We climbed out to the balcony of one of the wards. Piles of rubble rose from the ground. A bombed-out bridge gaped just a few blocks away. Our Hezbollah escorts were sure to point out every blast site and bit of damage, condemnation of Israel mixed in with their descriptions.

Numb to the sirens

In Israel, we spent much of our time at Rambam Hospital in Haifa. An incredibly modern hospital, it is the largest trauma center in northern Israel. The most serious cases from this war are brought here.

A few minutes after our arrival, we heard our first sirens. We jumped up, alert, and rushed outside under the main entrance canopy, anticipating a hit. Our cameraman rolled the entire time. There was nothing. No rocket. A false alarm.

We did an interview. An alarm sounded. Nothing. We stopped to get coffee in the hospital café. Nothing. By the fourth time the sirens sounded that morning, we hardly even noticed. Everyone else went about his or her business, and so did we. Sirens became no more startling than the ring of a mobile phone.

It's odd how quickly something once so alarming can melt into the background.

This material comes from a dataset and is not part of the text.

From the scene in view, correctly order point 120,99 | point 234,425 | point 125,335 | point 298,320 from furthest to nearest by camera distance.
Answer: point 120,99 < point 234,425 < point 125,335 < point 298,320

It was the fifth siren that jolted us back into reality. We were reporting in the hospital and felt an earth-shaking thud. We ran outside. Smoke was rising about 100 meters away. Ambulances geared up to head out. People scanned the sky, looking for other rockets. We watched the injured as they were rushed into the hospital emergency room -- bloodied, bruised and traumatized.

Two injured teenage girls came in on foot. Their youth struck me. They reminded me of the girls at a mall or in a church youth group.

As the crowd parted, I could see what they were wearing: Not jeans or T-shirts, but Israeli military uniforms. They were soldiers, their hair pulled back in ponytails, slinging rifles and using mobile phones with their uninjured hands.

This was my first war zone. From Sri Lanka in the wake of the tsunami to Pakistan in the aftershocks of the earthquake to New Orleans after Hurricane Katrina, I have seen the tolls of mother nature and human neglect.

Often in those situations, the hardest-hit people would band together. Aid would come pouring in, and the best of humanity would be showcased.

A war zone is different. In this war, rules are disappearing. Hospitals are caught in the crossfire. Ambulances are hit by rockets. Doctors are operating as shrapnel pierces their buildings.

In war, the best you can do is take cover and simply hope it's not futile.

A. Chris Gajilan is a senior producer for CNN Medical News.